As the district court's opinion makes clear, many of the facts in this case are in dispute so we only state what appears to be undisputed. At the request of plaintiff's former wife, Irene Ashjean, police officers went to Ronald Fonte's house on an island off the coast of Maine for the purpose of taking the couple's daughter, Adriene, from his custody and turning her over to Ashjean. The officers did not find Fonte and his daughter on the island, but, as they were leaving, noticed Fonte's boat approaching. They went out in their boat to intercept it. Both Fonte and his daughter were in the boat. The police advised Fonte why they were there and told him he should drive his boat to the island so they could talk to him. Fonte's boat arrived at the dock first and his daughter jumped out and ran to the house of a friend. Fonte waited for the police at the dock. After the police arrived, they arrested him and eventually charged him with obstruction of government administration. Me.Rev.Stat.Ann. tit. 17-A Sec. 751 (1983). The charge was dropped a few months later. Fonte then filed this suit under 42 U.S.C. Sec. 1983 alleging false arrest.
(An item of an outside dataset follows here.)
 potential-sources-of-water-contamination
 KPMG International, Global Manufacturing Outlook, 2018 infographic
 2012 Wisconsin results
Defendants moved for summary judgment for failure to state a claim and for judgment based on the affirmative defense of qualified immunity. The district court denied the qualified immunity motion but granted summary judgment on the ground that there was no civil rights violation. Fonte v. Collins, 713 F.Supp. 511 (D.Me.1989). Upon a motion to alter judgment, the district court vacated its ruling on the failure to state a claim under Sec. 1983. Fonte v. Collins, 718 F.Supp. 1 (D.Me.1989). The denial of summary judgment was not altered. This appeal of the qualified immunity ruling followed.
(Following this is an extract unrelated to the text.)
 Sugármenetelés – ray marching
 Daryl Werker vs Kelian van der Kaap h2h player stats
We have jurisdiction to hear this appeal because "a district court's denial of a claim of qualified immunity, to the extent that it turns on an issue of law, is an appealable 'final decision' within the meaning of 28 U.S.C. Sec. 1291 notwithstanding the absence of a final decision." Mitchell v. Forsyth, 472 U.S. 511, 530, 105 S.Ct. 2806, 2817, 86 L.Ed.2d 411 (1985). The basic outlines of a qualified immunity defense are well known: "government officials performing discretionary functions, generally are shielded from liability for civil damages insofar as their conduct does not violate clearly established statutory or constitutional rights of which a reasonable person would have known." Harlow v. Fitzgerald, 457 U.S. 800, 818, 102 S.Ct. 2727, 2738, 73 L.Ed.2d 396 (1982). The contours of the right "must be sufficiently clear that a reasonable official would understand that what he is doing violates that right." Anderson v. Creighton, 483 U.S. 635, 640, 107 S.Ct. 3034, 3039, 97 L.Ed.2d 523 (1987). Our review


must examine the discovered facts regarding defendants' conduct relevant to the immunity claim and applying normal summary judgment principles, determine whether a genuine issue does or does not exist concerning qualified immunity.
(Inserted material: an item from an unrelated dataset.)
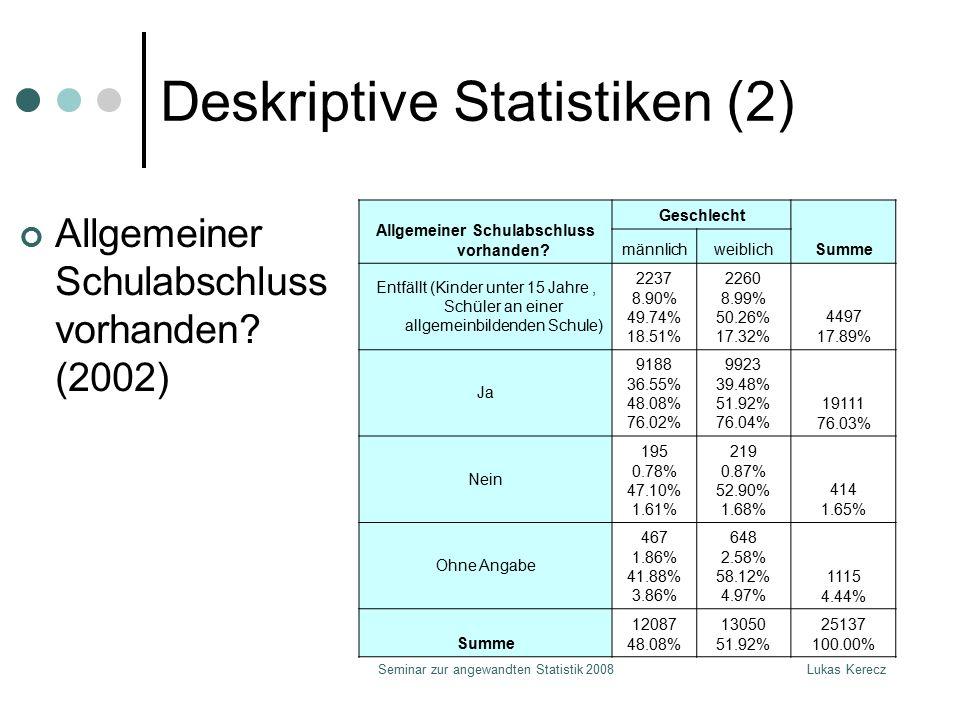 Lukas KereczSeminar zur angewandten Statistik 2008 Deskriptive Statistiken (2) Allgemeiner Schulabschluss vorhanden? Geschlecht Summe männlichweiblic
Unwin v. Campbell, 863 F.2d 124, 132 (1st Cir.1988). Thus we must decide whether, given the facts in the light most favorable to the plaintiff, the police officers have established as a matter of law, that it was reasonable for them to believe that their conduct did not violate Fonte's constitutional rights. They have not done so. We affirm for the reasons stated in the district court's opinion and add a few observations.



The officers assert that Fonte was properly arrested because he obstructed government administration by using "force, violence, intimidation or engag[ing] in [a] criminal act with the intent to interfere with a public servant performing or purporting to perform an official function" in violation of Me.Rev.Stat.Ann. tit. 17-A Sec. 751 (1983). There is no doubt that the officers were purporting to perform an official function. At this stage of the case, there is no evidence that force, violence or intimidation was used by Fonte. Thus the only question is whether a criminal act was committed with intent to interfere with public duties. The district court found that there was no evidence that any criminal act committed by the plaintiff was committed with the intent to interfere with the investigation. We concur in that finding. In addition we question whether, despite the police officers' legal authorization to take the child, it was reasonable for the police officers to believe that Fonte had committed a crime.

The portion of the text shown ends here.